March 16th, 2012  |  Family Dinner, Moo, Occasions  |  0 Comments

When I think of St. Patrick's Day, I remember the days of old {before kids} when we'd hit up a local Irish bar for green beer, shepherd's pie and homemade potato chips.  I remember taking off work early, standing in a long line wrapping around the establishment at 2pm feet, the sounds of a local Irish rock band filtering outside and then once inside--beer sloshing and dancing my buns off with my best buds.

Ahh, that was the life....... give me a moment to reminisce, will you?

Thank you.

Now, its all I can do to remember to get my kids dressed with a bit of green for the day.  We hardly even celebrate anymore with the exception of the food we make; and boy, oh boy do those Irish folks know how to grub!  {They also know how to drink and be merry.}  One of the things they are best known for are their beers--especially making a delicious stout.   I purchased a six-pack of Guiness in hopes of preparing Erin's cupcakes this weekend, but was going to have a few bottles left over, so I thought I'd try braising some short ribs in it.  Stout has a delicious, sweet creamy flavor and slow braising some beef in it sounded like a great idea.

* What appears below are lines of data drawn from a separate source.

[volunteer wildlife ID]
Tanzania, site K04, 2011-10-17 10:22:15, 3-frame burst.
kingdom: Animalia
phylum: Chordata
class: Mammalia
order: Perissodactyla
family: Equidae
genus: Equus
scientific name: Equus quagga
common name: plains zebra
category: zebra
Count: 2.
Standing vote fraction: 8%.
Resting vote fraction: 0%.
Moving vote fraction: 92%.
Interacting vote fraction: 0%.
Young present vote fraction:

The ribs turned out even better than I expected.  I normally don't like to veer away from my standard short rib recipe because it is so good, but this was definitely worth it!   So if you missed the boat on curing your own corned beef {or maybe you just don't like corned beef} try these short ribs for your St. Patty's Day celebration!


3 lbs boneless beef short ribs
sea salt and freshly ground black pepper
2 tablespoons vegetable oil
1 cup chopped yellow onion
1 cup chopped carrots
2/3 cup chopped celery
4 garlic cloves, minced
18 oz Guiness Stout beer
1 tablespoon brown sugar


Sprinkle the short ribs with plenty of salt and pepper on all sides.  In a large skillet {I prefer cast iron}, heat the oil until it just begins to smoke.  Add the short ribs to the oil, allowing them to sear and brown on all sides, about 3-4 minutes per side.  Transfer ribs to the crock pot while you cook the vegetables.


Using the same skillet you seared the short ribs in (do not be tempted to wash out the skillet--you want the juice and browned bits from the meat to help season the vegetables) add the carrots, onions and celery.  Stir occasionally for about 6-7 minutes until onions begin to turn translucent in color.  Add in the minced garlic and stir for another minute.  Transfer the vegetables to your crockpot covering the short ribs.  Slowly pour in the Guiness {or other stout of your choice} until the meat and vegetables are almost completely submerged.  I used about 1 1/2 bottles (18 oz), but depending on the size of your crockpot, you may require more or less.  Turn heat to high and cook for 5 1/2 hours.


Remove short ribs from crockpot and set aside in a warm place--a warming drawer or oven set to Warm setting.  Skim the fat off of the sauce and pour remaining vegetables and sauce into a large saucepan.  Add brown sugar and cook over medium heat for about 15 minutes, until liquid reduces by about half.  Using an immersion blender, puree vegetables to make a thick, creamy sauce.   Add short ribs back into sauce and allow to sit until ready to serve.

Serve short ribs over a mound of mashed potatoes and top with plenty of the delicious stout sauce.  Garnish with something green and enjoy!